Dark clear ruby, non-staining with minuscule pink edges. Dusty danky with the definite overlord of plum-prune Zinfandel fruit. New carpet and thick paint meld with a syrupy oak and maple-BBQ while deep over-ripe orange minerality plays against the somber fruit.
Zinfandel from Oregon. Well, there’s a new one to me. Zinfandels are the ONLY wine I look at the Alcohol before buying, but this one I purposely did not because I want a true guess and nothing to affect my opinion. The flip-side to this is I have no idea what Zinfandel in Oregon is capable of achieving–ripeness-wise. I saw a 14-9 cab from WA the other day, and I know Southern Oregon is doing more Syrahs and such than Pinot, but no clue about Zinfandel. A lone fruit-fly in the house here in the dead of winter found the rim of the glass almost immediately–before I had even tasted. That tells you something. Bugs are smart.

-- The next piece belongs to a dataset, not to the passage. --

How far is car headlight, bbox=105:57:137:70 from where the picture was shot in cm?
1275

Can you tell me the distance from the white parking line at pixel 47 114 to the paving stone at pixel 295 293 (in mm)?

In the mouth, a rich bitter fruit–thick and concentrated–coats everything, crescendoing to explosive blackberry, Comstock pie filling and dried currant. Wet leather adds an acidic sensibility to the concoction, finishing in glorious menthol burn. Tannins glow effervescent under all, slowly picking off the sweet fruit and burying it under a velvety layer of structure for future use.
OK: The Oregon Zinfandel Challenge: I’m going to say a solid 14-oh. If it’s higher than that it carries it EXTREMELY well. Oh man was I way off. Well, a testament to how balanced this thing is.